• _Stated goal_
Each entry below must be repeated exactly, with pictures left out.

#### Records to use ####

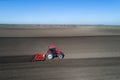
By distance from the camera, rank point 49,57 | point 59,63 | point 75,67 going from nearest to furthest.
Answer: point 75,67
point 59,63
point 49,57

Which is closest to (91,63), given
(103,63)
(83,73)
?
(103,63)

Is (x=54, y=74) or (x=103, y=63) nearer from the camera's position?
(x=54, y=74)

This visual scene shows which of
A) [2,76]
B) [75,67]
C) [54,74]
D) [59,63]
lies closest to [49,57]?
[59,63]

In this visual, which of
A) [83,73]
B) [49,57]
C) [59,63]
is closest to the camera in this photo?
[83,73]

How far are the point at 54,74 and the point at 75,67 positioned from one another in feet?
7.17

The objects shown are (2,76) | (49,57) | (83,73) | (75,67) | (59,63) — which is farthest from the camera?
(49,57)

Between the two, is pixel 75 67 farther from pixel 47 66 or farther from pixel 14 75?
pixel 14 75

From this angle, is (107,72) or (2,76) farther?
(107,72)

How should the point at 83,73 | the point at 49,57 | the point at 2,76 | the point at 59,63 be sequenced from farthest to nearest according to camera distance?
the point at 49,57 < the point at 59,63 < the point at 83,73 < the point at 2,76

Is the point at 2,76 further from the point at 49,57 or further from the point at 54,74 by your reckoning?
the point at 49,57

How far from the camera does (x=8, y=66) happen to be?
13.2 m

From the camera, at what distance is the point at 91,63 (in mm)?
14359

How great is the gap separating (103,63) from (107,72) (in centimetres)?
233

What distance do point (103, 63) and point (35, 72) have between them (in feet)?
18.5
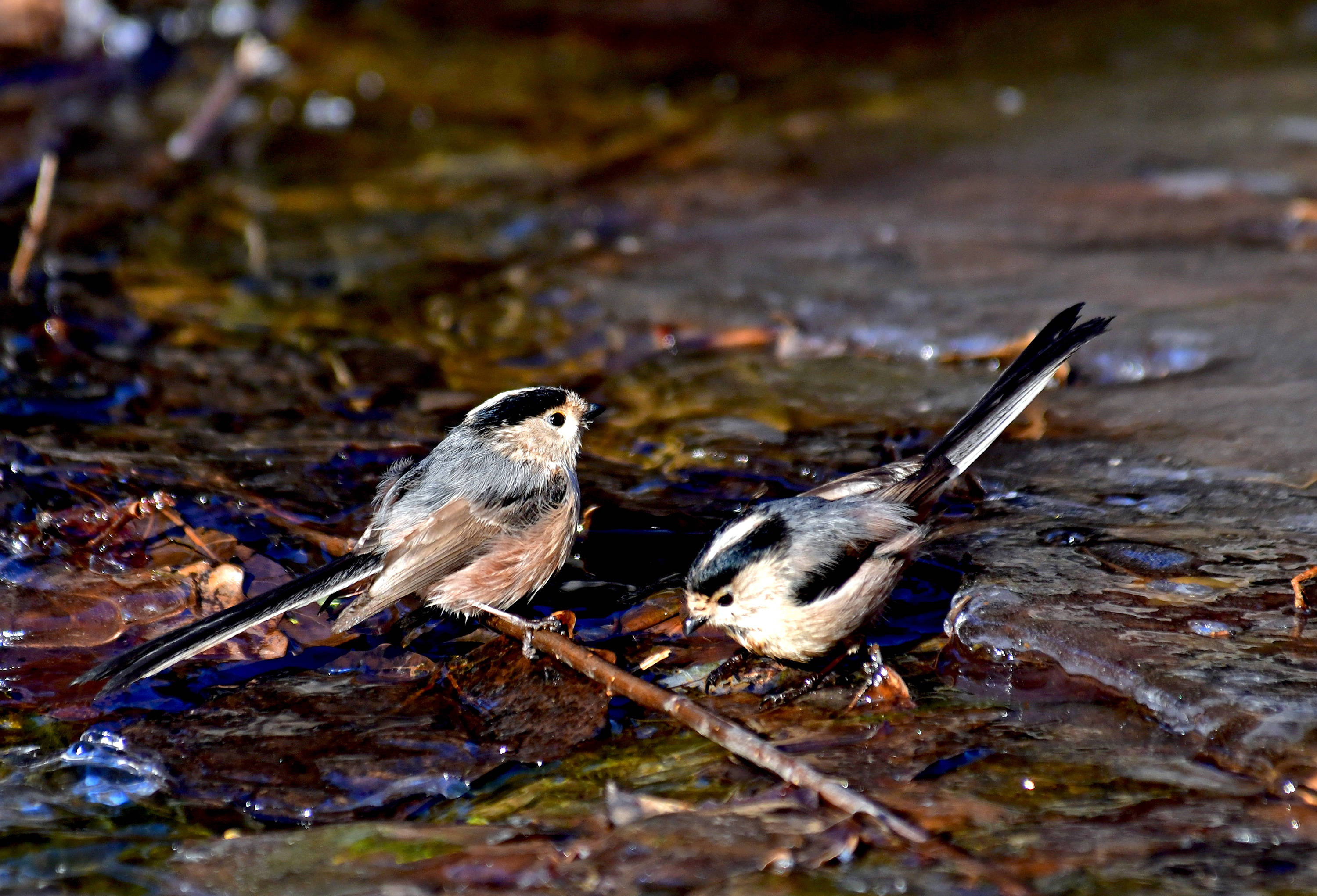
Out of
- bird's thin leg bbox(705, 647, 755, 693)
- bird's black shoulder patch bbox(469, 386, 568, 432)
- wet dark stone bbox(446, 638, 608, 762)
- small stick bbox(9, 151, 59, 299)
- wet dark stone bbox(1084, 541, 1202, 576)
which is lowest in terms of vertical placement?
wet dark stone bbox(446, 638, 608, 762)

####

• _Answer to this exercise_
By distance from the camera, rank point 49,57 | point 59,63 | point 75,67 going from nearest to furthest.
Answer: point 75,67
point 59,63
point 49,57

Which is closest to (91,63), given
(103,63)
(83,73)
?
(103,63)

Is (x=54, y=74) or (x=103, y=63) nearer from the camera's position?
(x=54, y=74)

This visual scene shows which of
A) [2,76]
B) [75,67]
C) [54,74]
D) [59,63]
lies closest to [49,57]?
[59,63]

In this visual, which of
A) [83,73]
B) [49,57]
C) [59,63]
is closest to the camera in this photo?
[83,73]

How far are the point at 54,74 and the point at 75,67 positioned from one another in feet?
7.17

The objects shown are (2,76) | (49,57) | (83,73) | (75,67) | (59,63) — which is farthest from the camera?
(49,57)

Between the two, is pixel 75 67 farther from pixel 47 66 or farther from pixel 14 75?
pixel 14 75

From this angle, is (107,72) or (2,76) farther?
(107,72)

How should the point at 83,73 | the point at 49,57 | the point at 2,76 | the point at 59,63 be sequenced from farthest to nearest according to camera distance?
the point at 49,57 < the point at 59,63 < the point at 83,73 < the point at 2,76

Is the point at 2,76 further from the point at 49,57 or further from the point at 54,74 by your reckoning?
the point at 49,57

How far from the camera does (x=8, y=66) happen to be?
13.2 m

From the camera, at what distance is the point at 91,63 (in mm)?
14359

How great is the gap separating (103,63) from (107,72) (in centimetres)?
233

What distance do point (103, 63) and point (35, 72) have between them (in feet)?
18.5
Out of
- bird's thin leg bbox(705, 647, 755, 693)
- bird's black shoulder patch bbox(469, 386, 568, 432)
- wet dark stone bbox(446, 638, 608, 762)
- small stick bbox(9, 151, 59, 299)
- wet dark stone bbox(1084, 541, 1202, 576)
which is lowest in terms of vertical placement?
wet dark stone bbox(446, 638, 608, 762)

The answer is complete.